Время идти. Выхожу медленно, качаясь на тоненьких каблучках. Стану петь, что звонче пенье жаворонка, звонче…
Я пойду по Москве, Отче. Я пойду по Москве рыдать, Отче, потому что рябью по лицам первого ряда сороковые прошли, шестидесятые, девяностые.
И вот дожили до двухтысячных, правнуков вырастили, потеряли и радость, и смысл, и зрение — а перед ними стоит девочка в платье в пунцовых розах и звонким голосом поёт, что небо весной красотою полнится, и пеньем жаворонка, и прочих небесных птиц трелями.

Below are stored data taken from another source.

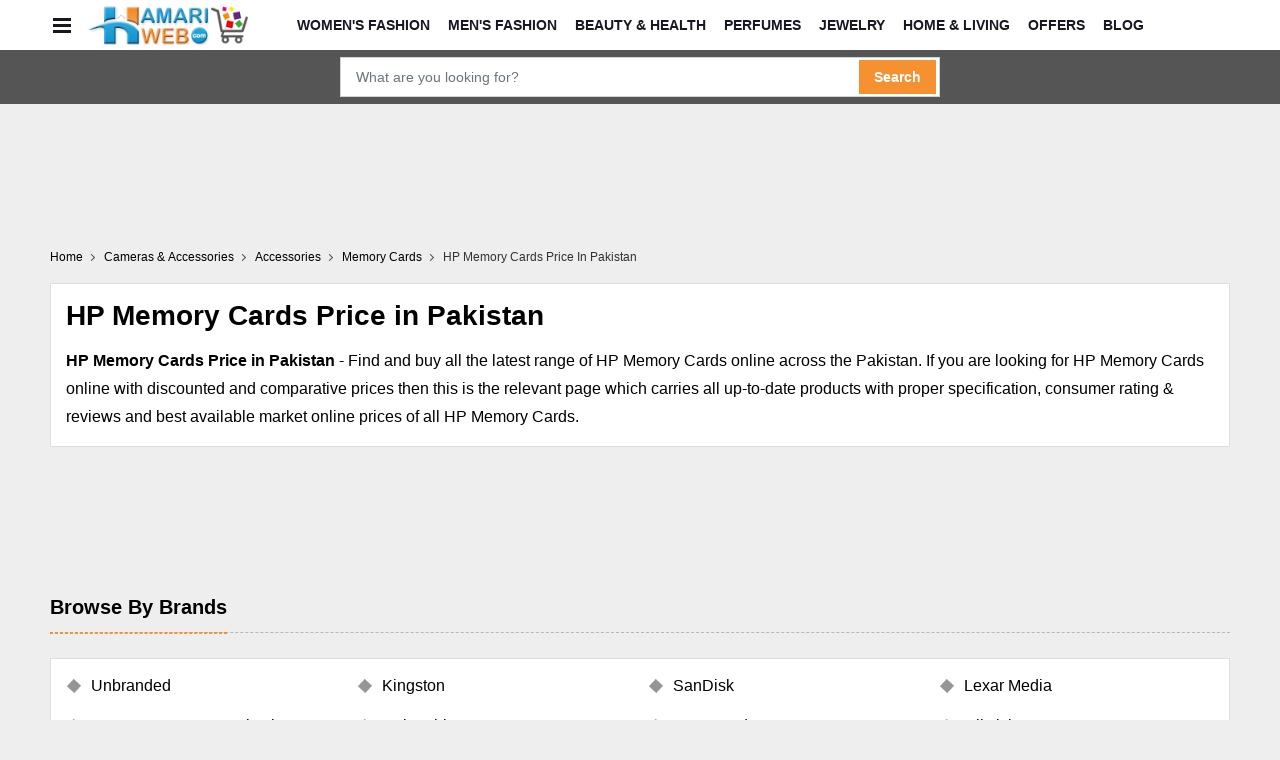

--- FILE ---
content_type: text/html; charset=utf-8
request_url: https://www.google.com/recaptcha/api2/aframe
body_size: 267
content:
<!DOCTYPE HTML><html><head><meta http-equiv="content-type" content="text/html; charset=UTF-8"></head><body><script nonce="92WOstFp86oCIp7WJOYzhQ">/** Anti-fraud and anti-abuse applications only. See google.com/recaptcha */ try{var clients={'sodar':'https://pagead2.googlesyndication.com/pagead/sodar?'};window.addEventListener("message",function(a){try{if(a.source===window.parent){var b=JSON.parse(a.data);var c=clients[b['id']];if(c){var d=document.createElement('img');d.src=c+b['params']+'&rc='+(localStorage.getItem("rc::a")?sessionStorage.getItem("rc::b"):"");window.document.body.appendChild(d);sessionStorage.setItem("rc::e",parseInt(sessionStorage.getItem("rc::e")||0)+1);localStorage.setItem("rc::h",'1766547287797');}}}catch(b){}});window.parent.postMessage("_grecaptcha_ready", "*");}catch(b){}</script></body></html>

--- FILE ---
content_type: application/javascript; charset=utf-8
request_url: https://fundingchoicesmessages.google.com/f/AGSKWxXmq5NW2fV_94j0-1Do_U4tHeaurL-9p7F_Yp7pKOwVMl2NxhkF9D-ndY6Ig6v5mVQISfOUHNQDxck7ho2rufkoxGFEffDiq6vu5K4HyYpX0e1wWU9tOmgTXsc3x6XJqvle_eLjFLh6_-8-unA9Qnru5IoyZ6RS7EzL3HvoS5h-tAvRGsrIQUmG1ToJ/__ad_article_/ads/vip_/waframedia16.-adv.js/adsservedby.
body_size: -1291
content:
window['9eb3e040-f806-4f4b-9102-8cef3c73e27a'] = true;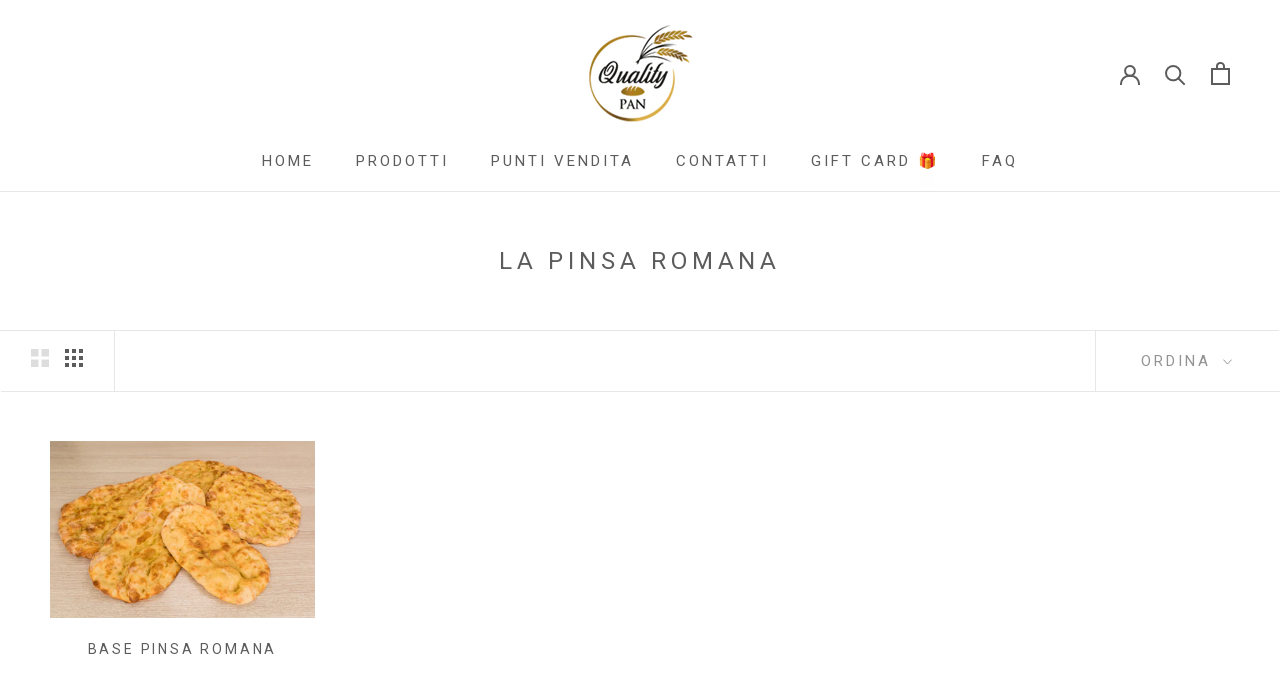

--- FILE ---
content_type: text/javascript
request_url: https://www.qualitypan.com/cdn/shop/t/7/assets/custom.js?v=183944157590872491501620400850
body_size: -645
content:
//# sourceMappingURL=/cdn/shop/t/7/assets/custom.js.map?v=183944157590872491501620400850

Когда песня моя прозвенит и кончится, то пройтись бы по полу мокрым веником.
Так виновата, Отче, так виновата, Отче, что меня слушают и не верят.
***
Почему мальчик, с которым сидели в пропахшем мочой подъезде и пили рябину на коньяке, каждый день приезжает к заводской проходной на красном трамвае с дребезжащими заиндевевшими окнами? Окриком толстой кондукторши с фиолетовой проседью, сыростью демисезонных ботинок начинается утро. Муторно слушать механический голос, объявляющий остановку, пока на ладони считаешь сдачу.
Почему мальчик, который носил куртку из коричневого кожзама и тяжелые ботинки, надевает рабочий комбинезон и заходит в цех, где воздух горячее, чем июль в Краснодарском крае? Раньше думала, что в плеере Джим Моррисон будет петь вечно и никогда не умолкнет, не сдастся и не заплачет.
Почему мальчик приходит домой, а дома пахнет тоской и супом? Жена говорит, что не дозвонилась маме, что картошка под крышкою выкипает, что в пятницу нужно платить за садик, и что без счёта и слёз, и ссадин. За фанерной стеною лаёт сторожевая. У тебя на ладонях раны не заживают, а скоро красить забор на даче.